### DIRECTIONS
Once you reach the line with "Nhân viên ngân" below, copy each line exactly, stopping after the line with "Хасбулатова Анжелика Шараниевна", and skip any pictures.

### MATERIAL FOR THIS TASK
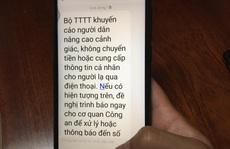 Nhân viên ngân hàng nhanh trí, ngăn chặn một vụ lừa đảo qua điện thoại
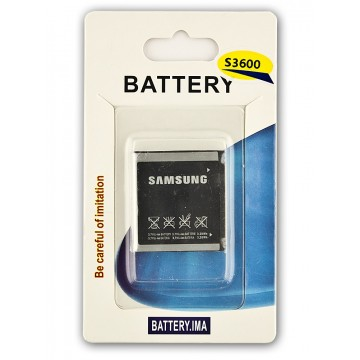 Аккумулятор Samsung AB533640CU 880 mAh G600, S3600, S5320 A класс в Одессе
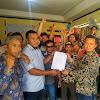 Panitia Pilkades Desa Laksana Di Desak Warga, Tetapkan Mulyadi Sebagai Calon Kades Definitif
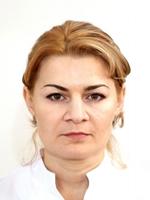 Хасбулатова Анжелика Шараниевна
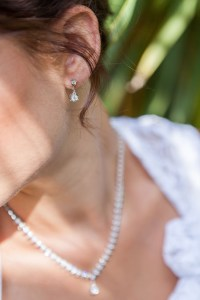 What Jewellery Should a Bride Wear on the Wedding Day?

---

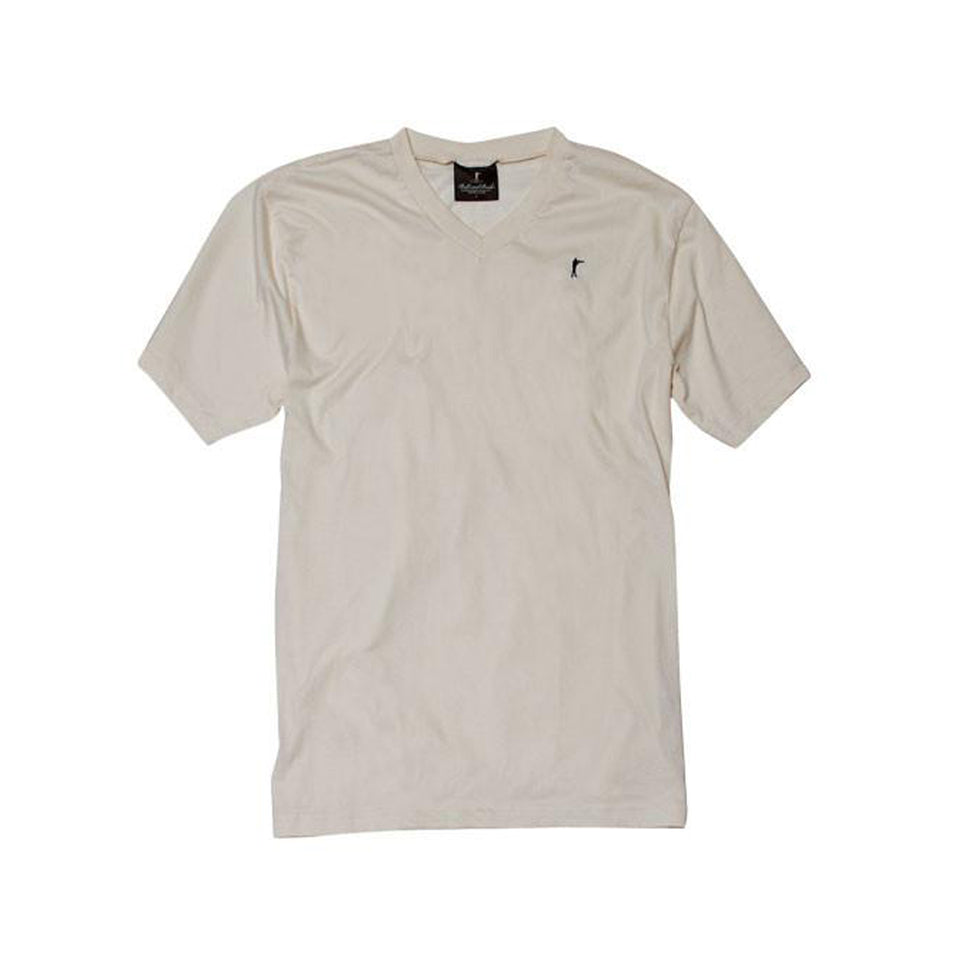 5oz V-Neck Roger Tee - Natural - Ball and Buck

### FINISHED TASK
 Nhân viên ngân hàng nhanh trí, ngăn chặn một vụ lừa đảo qua điện thoại
 Аккумулятор Samsung AB533640CU 880 mAh G600, S3600, S5320 A класс в Одессе
 Panitia Pilkades Desa Laksana Di Desak Warga, Tetapkan Mulyadi Sebagai Calon Kades Definitif
 Хасбулатова Анжелика Шараниевна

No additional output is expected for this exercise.